Yesterday I concluded that "any claim that a person's analysis is biased should have two features - a plausible explanation demonstrating that the allegedly biased person misanalysed the facts and/or arguments, and a plausible identification of the influence(s) that are interfering with the person's analysis."
Two days ago, I noted that a friend of mine who was undergoing in vitro fertilization had referred to the fertilized embryos yet to be implanted in her womb as "my little babies." I further noted that upon hearing that she said this, I replied that her response was "insane" - meaning that no rational person who understood what a "baby" and an "embryo" were would come to that conclusion unless their judgment was biased.

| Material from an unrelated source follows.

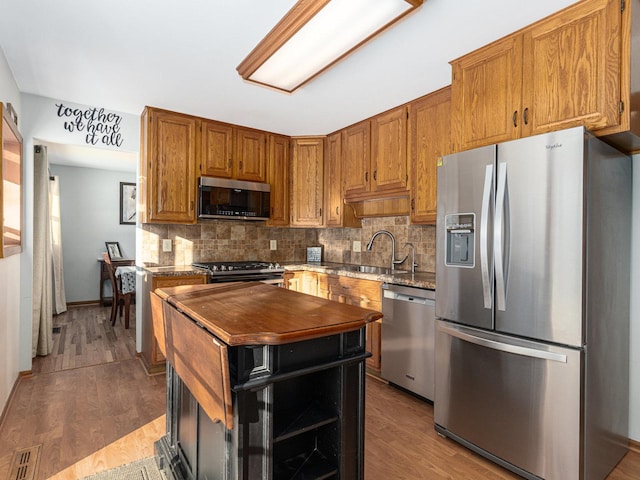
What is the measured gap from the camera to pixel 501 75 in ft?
6.98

There are many ways of demonstrating that embryos are not "little babies." To pick just one, if embryos were little babies, discarding frozen embryos would constitute an act of mass murder. Discarding frozen embryos does not constitute an act of mass murder. Therefore, embryos are not little babies.
The logical form of this argument is: P implies Q; not Q; therefore, not P. This is a logically valid argument form with its own Latin name - Modus Tollens.

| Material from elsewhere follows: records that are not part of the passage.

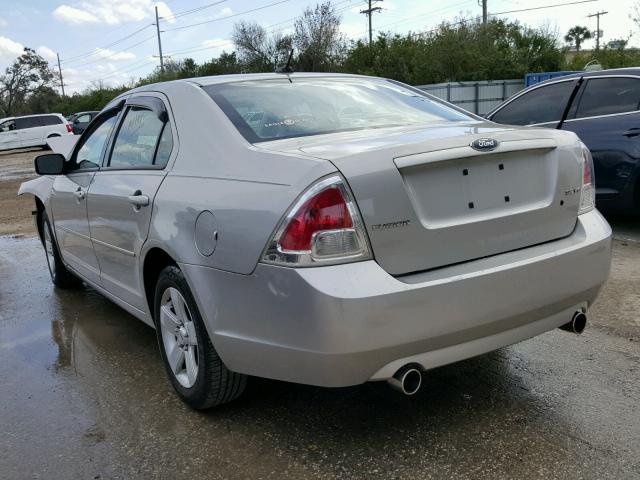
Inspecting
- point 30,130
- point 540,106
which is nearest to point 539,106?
point 540,106

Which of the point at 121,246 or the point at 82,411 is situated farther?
the point at 121,246

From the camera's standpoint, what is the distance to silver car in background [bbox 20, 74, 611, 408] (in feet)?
7.63

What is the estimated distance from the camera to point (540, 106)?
7023 millimetres

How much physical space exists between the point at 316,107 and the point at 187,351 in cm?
140

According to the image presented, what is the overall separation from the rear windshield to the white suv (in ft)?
98.5

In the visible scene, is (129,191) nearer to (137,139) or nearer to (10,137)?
(137,139)

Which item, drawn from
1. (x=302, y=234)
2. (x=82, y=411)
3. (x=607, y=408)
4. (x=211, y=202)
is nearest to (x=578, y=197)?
(x=607, y=408)

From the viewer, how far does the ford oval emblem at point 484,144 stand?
256 cm

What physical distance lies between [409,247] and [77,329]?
9.98 ft

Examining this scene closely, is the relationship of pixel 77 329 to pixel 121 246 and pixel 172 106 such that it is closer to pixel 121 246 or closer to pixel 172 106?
pixel 121 246

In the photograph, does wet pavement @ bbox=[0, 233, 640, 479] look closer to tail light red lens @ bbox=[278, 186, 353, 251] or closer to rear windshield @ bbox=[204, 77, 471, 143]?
tail light red lens @ bbox=[278, 186, 353, 251]

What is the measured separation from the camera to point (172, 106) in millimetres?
3340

Of course, my friend, and a subset of like minded pro-lifers, will not agree. When cornered by the argument above, they'll reject Q and affirm that discarding embryos is an act of mass murder. This is what's known as "biting the bullet." Virtually no one, including my friend, ever raised an objection to in vitro fertilization on these grounds. This means that virtually no one, including the small set of pro-lifers that I just described, ever believed that discarding non-implanted embryos constituted mass murder - I'm just spitballing here, but I'm pretty sure people would voice objections to mass murder.
However, when this subset of pro-lifers are cornered with the argument above, with its inescapable logic, they simply reject Q and assert that discarding embryos constitutes an act of mass murder.
Why do they do this?
The short answer is, they have no choice. They have to do this to maintain their view that embryos are little babies. They are committed to the "little babies" proposition for ideological reasons. Prior to being confronted with the aforementioned Modus Tollens reductio argument, they were able to keep their contradictory beliefs about embryos, little babies, and mass murder in separate mental compartments. But as soon as they were forced to choose, they choose the option that preserved their ideological conviction. And they chose as they did despite the fact that they now embrace a conviction that they would have rejected as entirely unreasonable immediately prior to being confronted with the dilemma.
Now, I'm pretty sure that my friend's sentiments were, psychologically speaking, far more complicated than this simplistic analysis. My friend and her husband desperately wanted natural children. They were also very conservative Christians who undoubtedly felt (or feared) judgment from others within their community. There probably were other factors influencing her thinking on the issue.
What is unmistakable, however, is that she, and the other pro-lifers who have faced this dilemma and have arrived at her conclusion, were not thinking objectively about the issue. My friend's judgment was influenced by beliefs, commitments, and feelings that had nothing to do with an analysis of the proposition "embryos are little babies." My friend was not only incorrect - she was biased.
Understandably biased - but biased nonetheless.
Any thoughts?
Joe H.
The Years Of Writing Dangerously
9 years ago
1 comment:
Interesting discussion, Joe!
You have admitted before that, short of being "little babies", early human life is still something that should not be treated lightly, maybe even holding the somewhat nebulous status as "sacred".
I think our mutual friend has likely overstretched this to grant the embryos full-blown "baby" status...but her starting point does not seem unreasonable.
What do you think? It does seem fair to apply the term "Bias" here for the willingness to exaggerate - as our mutual conservative friend often does.